Our processed corpus has 12 unique words in it, which means that each document will be represented by a 12-dimensional vector under the bag-of-words model. We can use the dictionary to turn tokenized documents into these 12-dimensional vectors. We can see what these IDs correspond to:


In [4]:
print(dictionary.token2id)


{u'minors': 11, u'graph': 10, u'system': 6, u'trees': 9, u'eps': 8, u'computer': 1, u'survey': 5, u'user': 7, u'human': 2, u'time': 4, u'interface': 0, u'response': 3}

For example, suppose we wanted to vectorize the phrase "Human computer interaction" (note that this phrase was not in our original corpus). We can create the bag-of-word representation for a document using the doc2bow method of the dictionary, which returns a sparse representation of the word counts:


In [5]:
new_doc = "Human computer interaction"
new_vec = dictionary.doc2bow(new_doc.lower().split())
new_vec


Out[5]:
[(1, 1), (2, 1)]

The first entry in each tuple corresponds to the ID of the token in the dictionary, the second corresponds to the count of this token.

Note that "interaction" did not occur in the original corpus and so it was not included in the vectorization. Also note that this vector only contains entries for words that actually appeared in the document. Because any given document will only contain a few words out of the many words in the dictionary, words that do not appear in the vectorization are represented as implicitly zero as a space saving measure.

We can convert our entire original corpus to a list of vectors:


In [6]:
bow_corpus = [dictionary.doc2bow(text) for text in processed_corpus]
bow_corpus


Out[6]:
[[(0, 1), (1, 1), (2, 1)],
 [(1, 1), (3, 1), (4, 1), (5, 1), (6, 1), (7, 1)],
 [(0, 1), (6, 1), (7, 1), (8, 1)],
 [(2, 1), (6, 2), (8, 1)],
 [(3, 1), (4, 1), (7, 1)],
 [(9, 1)],
 [(9, 1), (10, 1)],
 [(9, 1), (10, 1), (11, 1)],
 [(5, 1), (10, 1), (11, 1)]]

Note that while this list lives entirely in memory, while in most applications you will want a more scalable solution.
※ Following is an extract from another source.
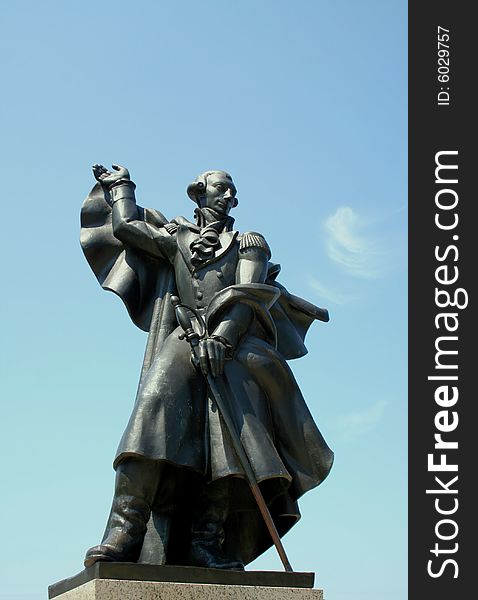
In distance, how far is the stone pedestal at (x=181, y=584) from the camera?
6.27 metres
Luckily, gensim allows you to use any iterator that returns a single document vector at a time. See the documentation for more details.

Model

Now that we have vectorized our corpus we can begin to transform it using models. We use model as an abstract term referring to a transformation from one document representation to another. In gensim documents are represented as vectors so a model can be thought of as a transformation between two vector spaces. The details of this transformation are learned from the training corpus.

One simple example of a model is tf-idf. The tf-idf model transforms vectors from the bag-of-words representation to a vector space where the frequency counts are weighted according to the relative rarity of each word in the corpus.
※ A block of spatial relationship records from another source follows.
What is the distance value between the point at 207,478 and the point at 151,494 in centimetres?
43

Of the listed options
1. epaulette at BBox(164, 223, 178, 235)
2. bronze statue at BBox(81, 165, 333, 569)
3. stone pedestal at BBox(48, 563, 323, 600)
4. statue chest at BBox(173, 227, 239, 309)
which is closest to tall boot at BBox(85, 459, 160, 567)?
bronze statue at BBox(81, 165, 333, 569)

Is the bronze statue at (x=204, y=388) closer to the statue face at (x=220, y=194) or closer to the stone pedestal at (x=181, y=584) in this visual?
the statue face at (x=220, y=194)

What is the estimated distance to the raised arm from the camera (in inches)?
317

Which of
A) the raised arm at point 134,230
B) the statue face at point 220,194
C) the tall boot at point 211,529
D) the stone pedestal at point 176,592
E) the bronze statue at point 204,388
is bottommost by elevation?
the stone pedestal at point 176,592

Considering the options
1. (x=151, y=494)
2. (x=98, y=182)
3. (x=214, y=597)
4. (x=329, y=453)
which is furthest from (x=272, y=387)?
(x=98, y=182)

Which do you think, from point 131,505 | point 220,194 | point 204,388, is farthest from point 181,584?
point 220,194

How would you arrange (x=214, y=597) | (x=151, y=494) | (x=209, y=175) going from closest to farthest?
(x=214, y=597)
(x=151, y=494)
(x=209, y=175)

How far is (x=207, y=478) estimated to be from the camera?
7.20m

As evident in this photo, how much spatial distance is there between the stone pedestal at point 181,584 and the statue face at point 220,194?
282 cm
Here's a simple example. Let's initialize the tf-idf model, training it on our corpus and transforming the string "system minors":


In [7]:
from gensim import models
# train the model
tfidf = models.TfidfModel(bow_corpus)
# transform the "system minors" sting
tfidf[dictionary.doc2bow("system minors".lower().split())]


Out[7]:
[(6, 0.5898341626740045), (11, 0.8075244024440723)]
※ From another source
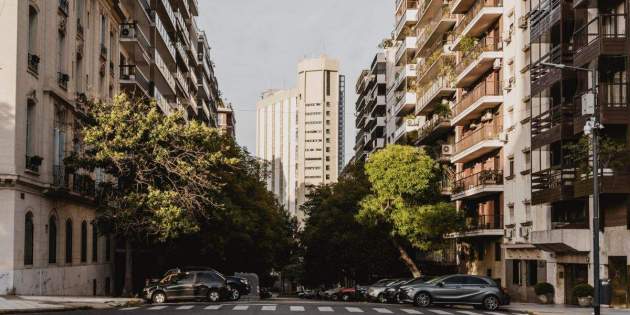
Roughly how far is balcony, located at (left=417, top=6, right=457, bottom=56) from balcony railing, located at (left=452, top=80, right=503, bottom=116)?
7.96m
The tfidf model agains returns a list of tuples, where the first entry is the token ID and the second entry is the tf-idf weighting. Note that the ID corresponding to "system" (which occurred 4 times in the original corpus) has been weighted lower than the ID corresponding to "minors" (which only occurred twice).

gensim offers a number of different models/transformations. See Transformations and Topics for details.